LaTeX formulas show as a whole string character string, and one node of any of which is also a character string.In this step The first character in LaTeX formulas is read first.
2., judge read character whether be keyword starting character " ";If so, then step is performed 3., if it is not, then holding Row step is 9..
Keyword typically by " " afterwards plus word abbreviation form, such as:Keyword " frac " represent "-(score line, that is, remove Number) ", keyword " sqrt " representKeyword " pm " represent " ± ".All keywords are typically stored in specially Dictionary in.
3., by keyword starting character " " backward intercept maximum length character string.
If the character read be keyword starting character " ", just need corresponding keyword is found out, therefore, need Will since keyword starting character " " backward intercept certain length character string, with realize keyword is taken out.
In this step by keyword starting character " " backward intercept maximum length character string." most greatly enhancing herein The length of the most long character string stored in the dictionary of the generally referred to as special storage keyword of degree ".Certainly, if by " " Until the LaTeX formulas last character length also without above-mentioned " maximum length " greatly, then by " " be truncated to Last character of LaTeX formulas.
4., judge whether obtained character string is keyword in dictionary, if so, then step is performed 5., if it is not, then holding Row step is 8..
5., judge whether keyword is the keyword containing parameter, if so, then perform step 6., if it is not, then performing step ⑨。
When it is the keyword in dictionary to judge a character string, also to determine whether the keyword contains The keyword of parameter.The keyword containing parameter is illustrated below.Such as:LaTeX formulas for " x=frac { 1 } { 2 } ", keyword " frac " parameter be exactly " 1 " and " 2 ";LaTeX formulas for " x=sqrt2 ", keyword " sqrt " parameter It is exactly " 2 ";LaTeX formulas are " x=frac { {-b pm sqrt { { b^2 } -4ac } } } { { 2a } } ", keyword " frac " ginseng Number is exactly " {-b pm sqrt { { b^2 } -4ac } } " and " { 2a } ".

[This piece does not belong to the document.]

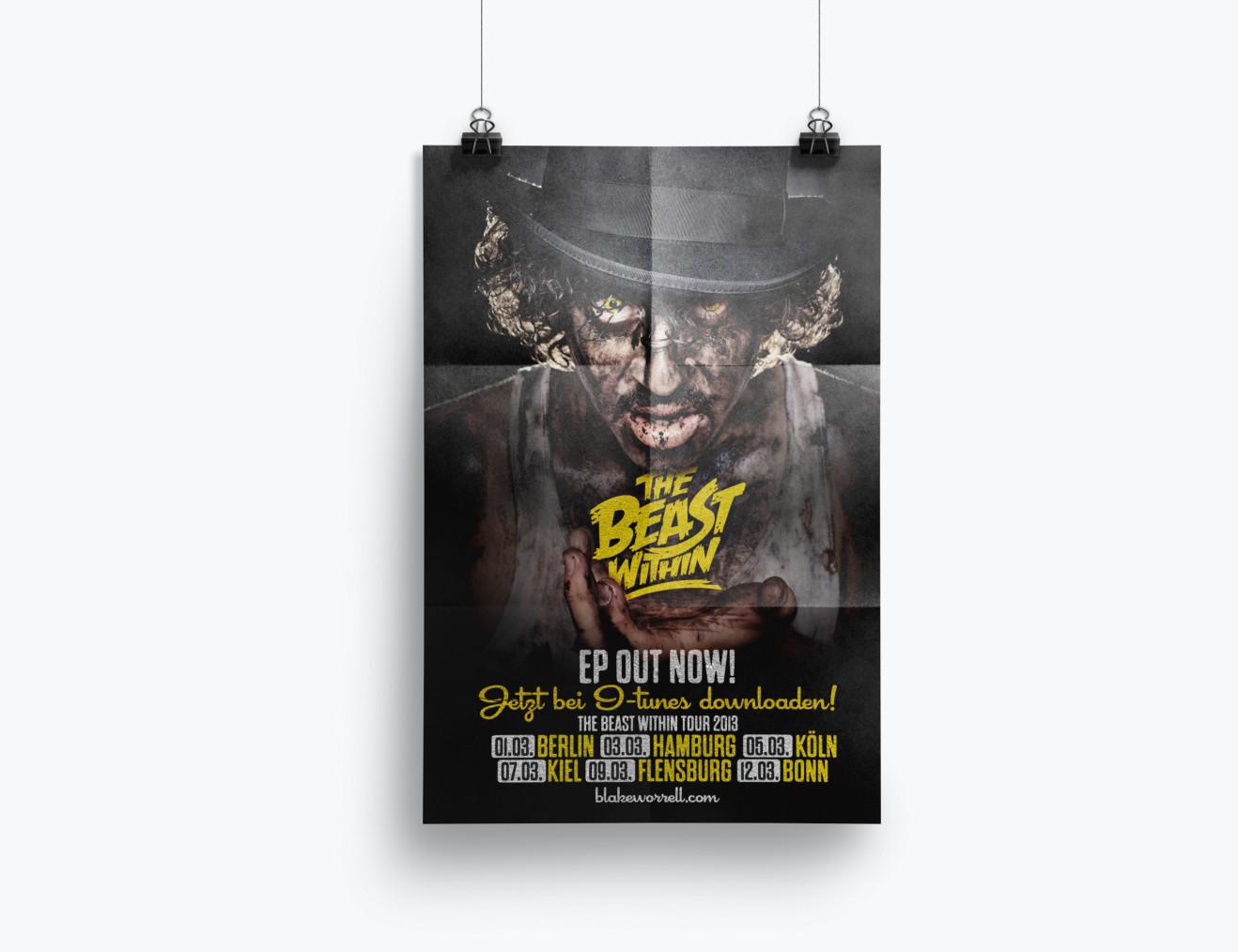 Poster_Blake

6., to record the keyword be node, and the level where calculate node;The ginseng corresponding to keyword is also obtained simultaneously Number.
If it is judged that keyword is the keyword containing parameter, then the keyword is designated as node first, and record it Sequence number in LaTeX formulas.If be corresponding to the keyword step 1. in the first character that is read, the keyword is remembered Record as first node;A character is subsequently often read, when node is recorded as just on the basis of front nodal sequence number Add 1, be recorded as successively the 2nd node, the 3rd node ..., until LaTeX formulas in all nodes records finish.It is being recorded as After node, the level where the node is calculated.
Level concretely comprises the following steps where calculate node:
Level where 1st node is designated as the 1st layer.The 1st node is the 1st in LaTeX formulas in mathematic(al) representation Individual node.
Node is compared with the 1st node below, if be in mathematic(al) representation with the 1st node same datum line (or Claim same horizontal line) on, then level where the node is also the 1st layer;If it is in different from the 1st node in mathematic(al) representation Datum line on, then to judge that it belongs to the parameter of which node, i.e., to judge to cause horizontal line position where it to become Which the node of change is.
After judging its parameter for being which node, then level where the parameter is to cause horizontal line position where parameter Next layer of level where the node to change.
For the node containing parameter, according to its mathematical semantics, it can be determined that parameter corresponding to egress and the node phase Than whether in same horizontal line, if in same horizontal line, the node is in its parameter in mathematic(al) representation Same layer;If being not in same horizontal line, level where the parameter of the node is next layer of level where the node.
Such as:LaTeX formulas are " x=(a+b) × 5 ", node " (", ") " and its parameter " a ", "+", " b " are in mathematical expression In formula in same horizontal line, then node " (", ") " and its parameter " a ", "+", " b " belong to same level;LaTeX formulas are " x =frac { 1 } { 2 } ", node " frac " and its parameter " 1 " and " 2 " be not in mathematic(al) representation in same horizontal line, ginseng Number " 1 " be located at node " frac " top, parameter " 2 " be located at node " frac " lower section, then parameter " 1 " and " 2 " place layer It is secondary for node " level where frac " next layer.Parameter is probably a node, it is also possible to includes multiple nodes.For bag Situation containing multiple nodes, answer the node in Recursion process parameter.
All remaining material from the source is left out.